## Objetivo do exercício
Informe qual é a ideia da Fazenda para a CBS e o IBS, segundo o texto sobre a Reforma Tributária.

## Texto fornecido
+ + + + + + +

O Globo
Os próximos 180 dias serão de intensa
negociação para definir os limites das concessões e, assim, influenciar na
alíquota final do novo imposto
Os dois impostos sobre valor agregado vão se
transformar em um só. É o que se ouve no Congresso e no governo. Acham que foi
necessário fazer dois pela desconfiança federativa, que poderá ser superada com
o tempo. O esforço na hora da regulamentação será para fazer tudo o mais
simples possível. A ideia que se tem na Fazenda é que a CBS e o IBS tenham um
sistema de cobrança só. Serão dois impostos com a mesma legislação, as mesmas
regras, o mesmo regulamento. A tramitação da Reforma
Tributária ainda não acabou, falta a Câmara, mas já se pensa na
implementação.

+ + + + + + +

## Linhas fornecidas
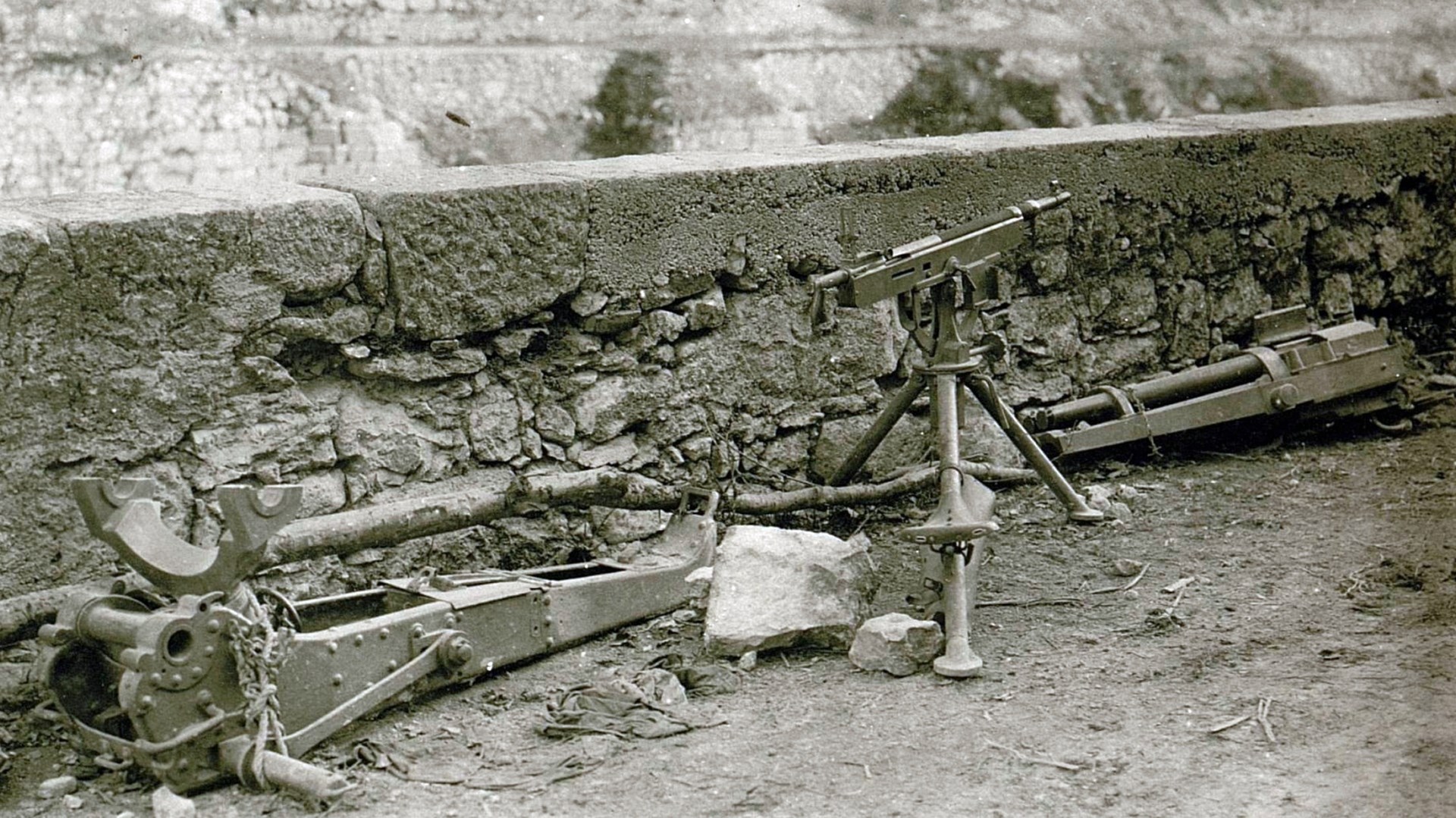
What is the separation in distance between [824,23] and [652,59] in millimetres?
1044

+ + + + + + +

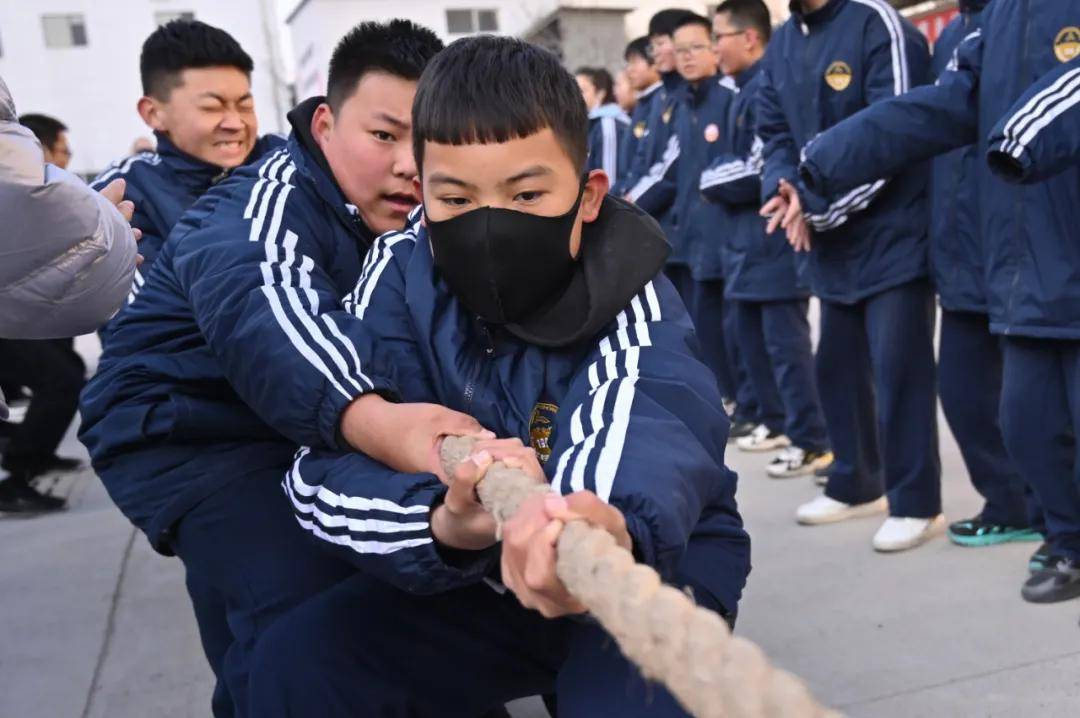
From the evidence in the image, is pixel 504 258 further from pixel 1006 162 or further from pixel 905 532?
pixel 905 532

+ + + + + + +

## Resposta do exercício
A ideia é que a CBS e o IBS tenham um só sistema de cobrança.